* [Instructions to follow]:
Keep the images out while you set down the data exactly.

* [Dataset entries]:
- Opening Delimiter -

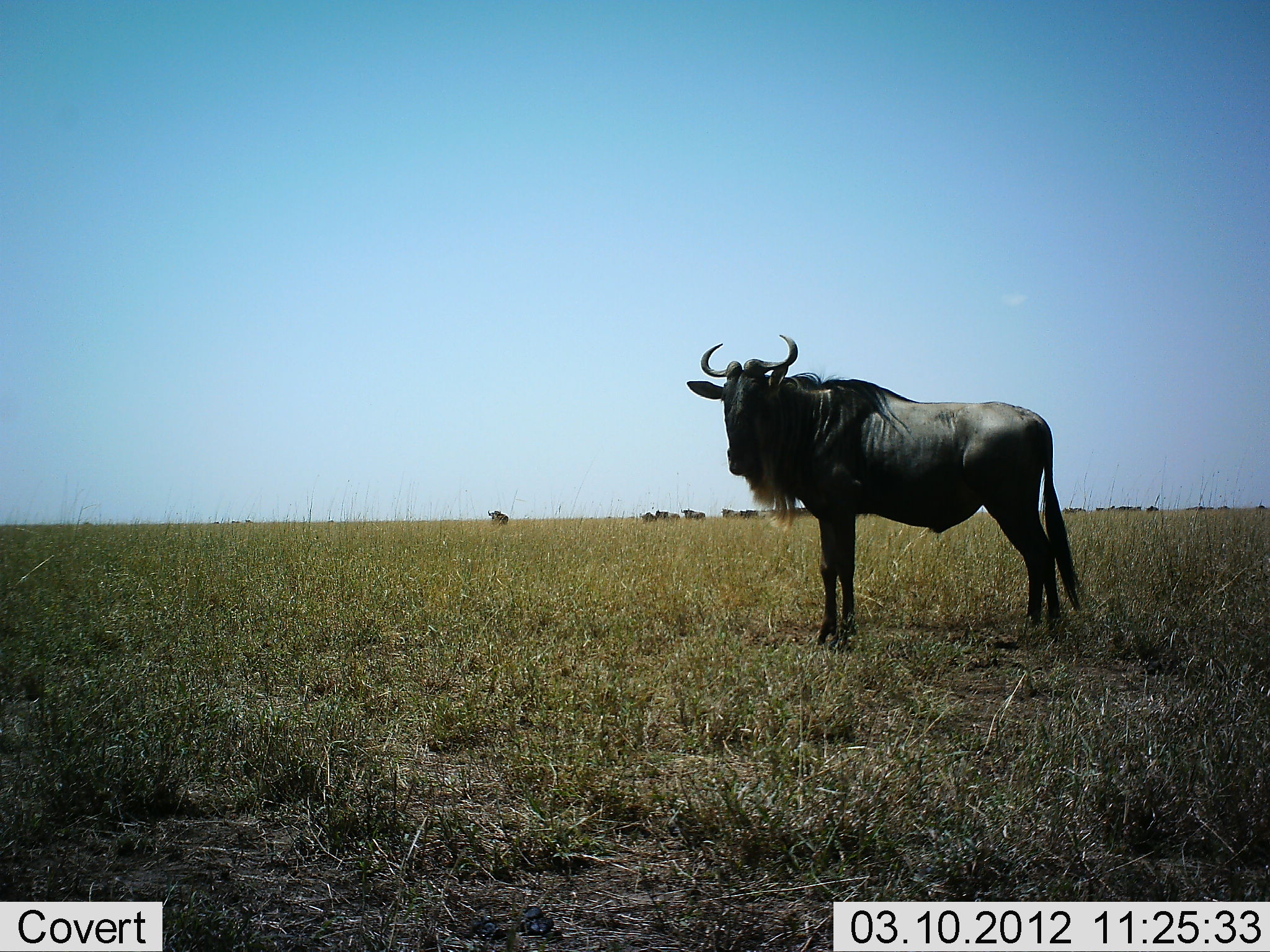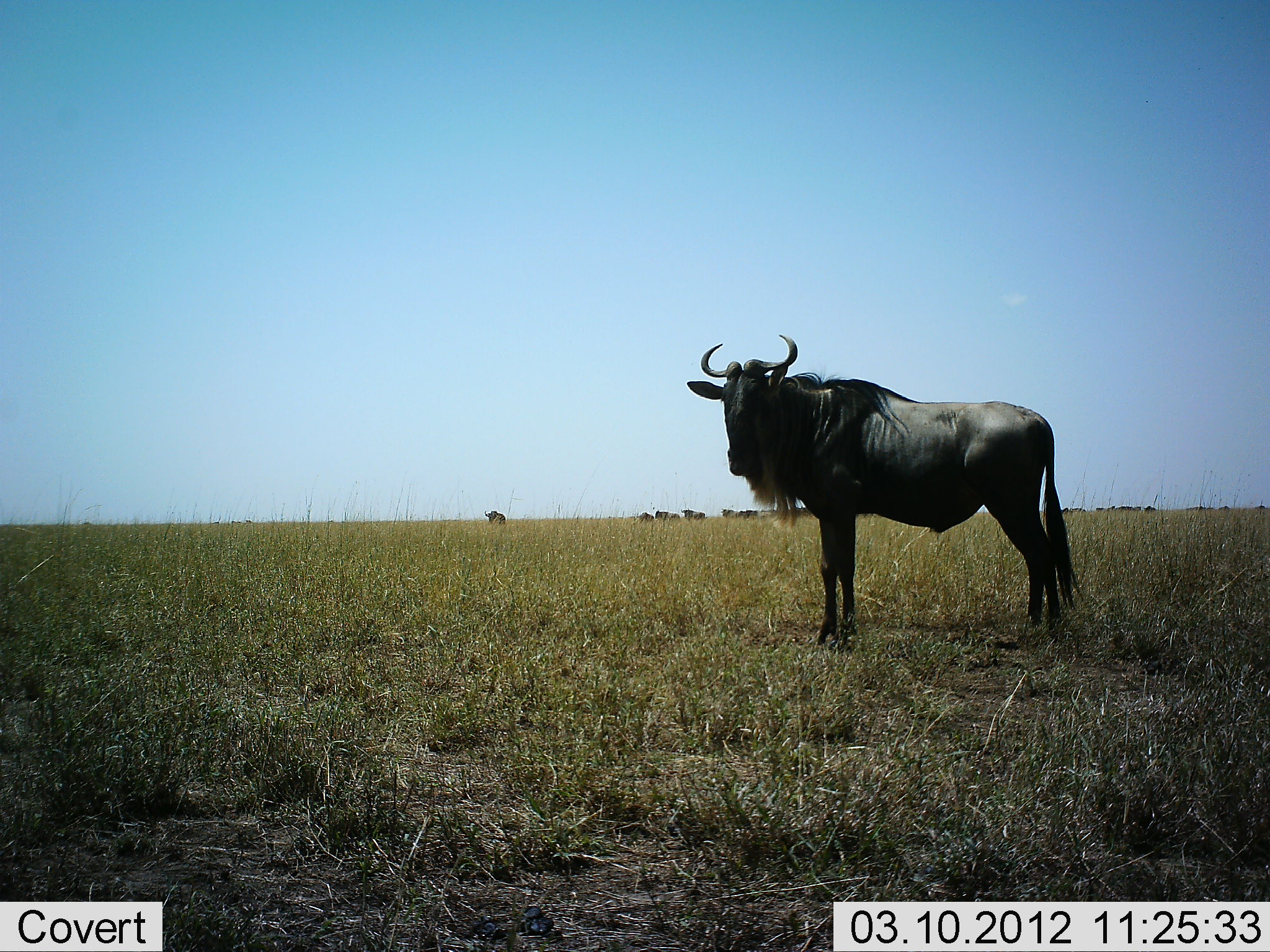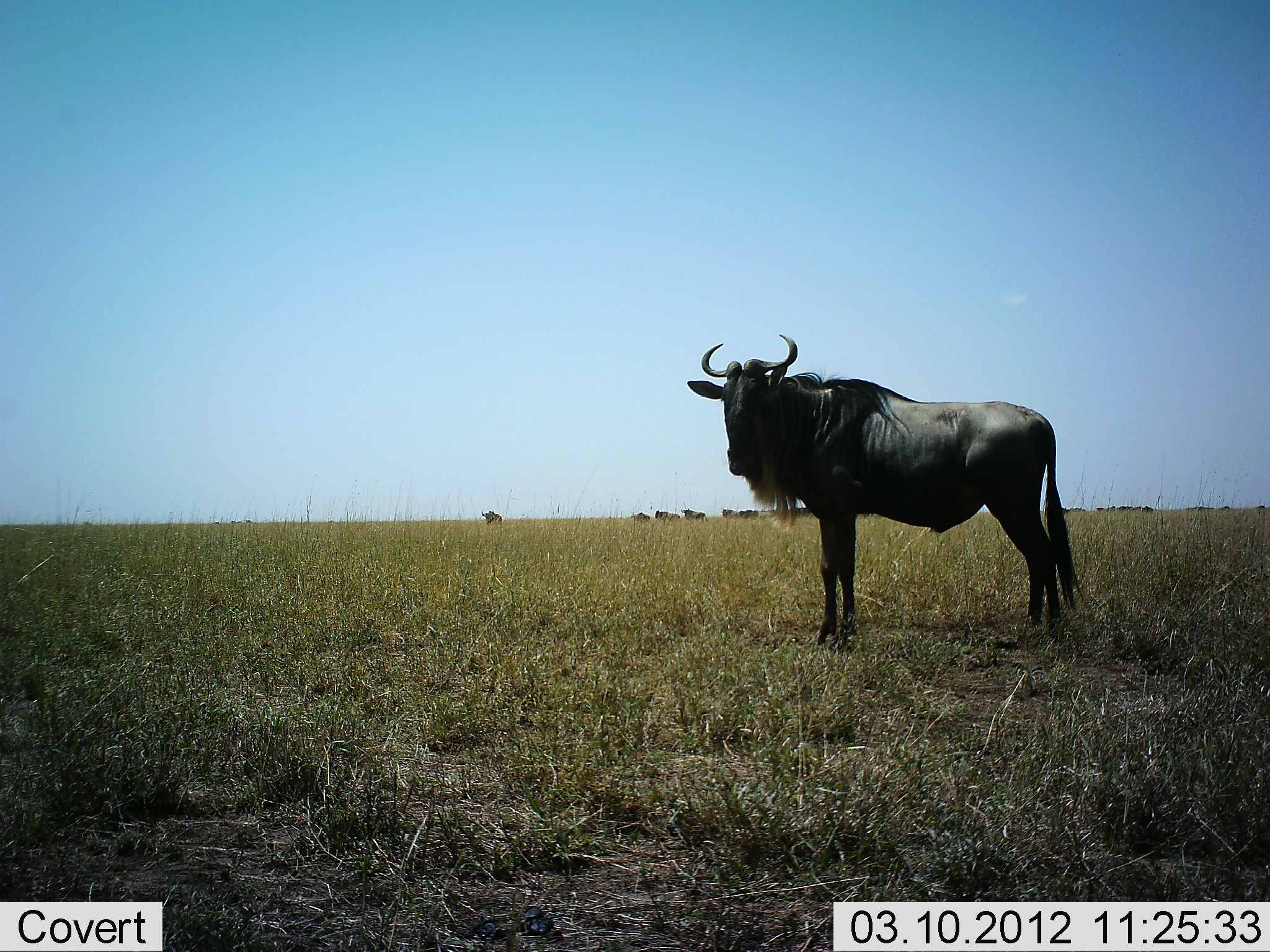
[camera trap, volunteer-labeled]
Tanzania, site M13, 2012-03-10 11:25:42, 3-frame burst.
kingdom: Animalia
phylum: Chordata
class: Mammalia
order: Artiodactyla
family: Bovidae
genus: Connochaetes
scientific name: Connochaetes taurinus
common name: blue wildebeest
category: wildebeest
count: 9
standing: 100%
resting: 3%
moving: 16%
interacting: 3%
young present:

- Closing Delimiter -

* [Exercise answer]:
[camera trap, volunteer-labeled]
Tanzania, site M13, 2012-03-10 11:25:42, 3-frame burst.
kingdom: Animalia
phylum: Chordata
class: Mammalia
order: Artiodactyla
family: Bovidae
genus: Connochaetes
scientific name: Connochaetes taurinus
common name: blue wildebeest
category: wildebeest
count: 9
standing: 100%
resting: 3%
moving: 16%
interacting: 3%
young present:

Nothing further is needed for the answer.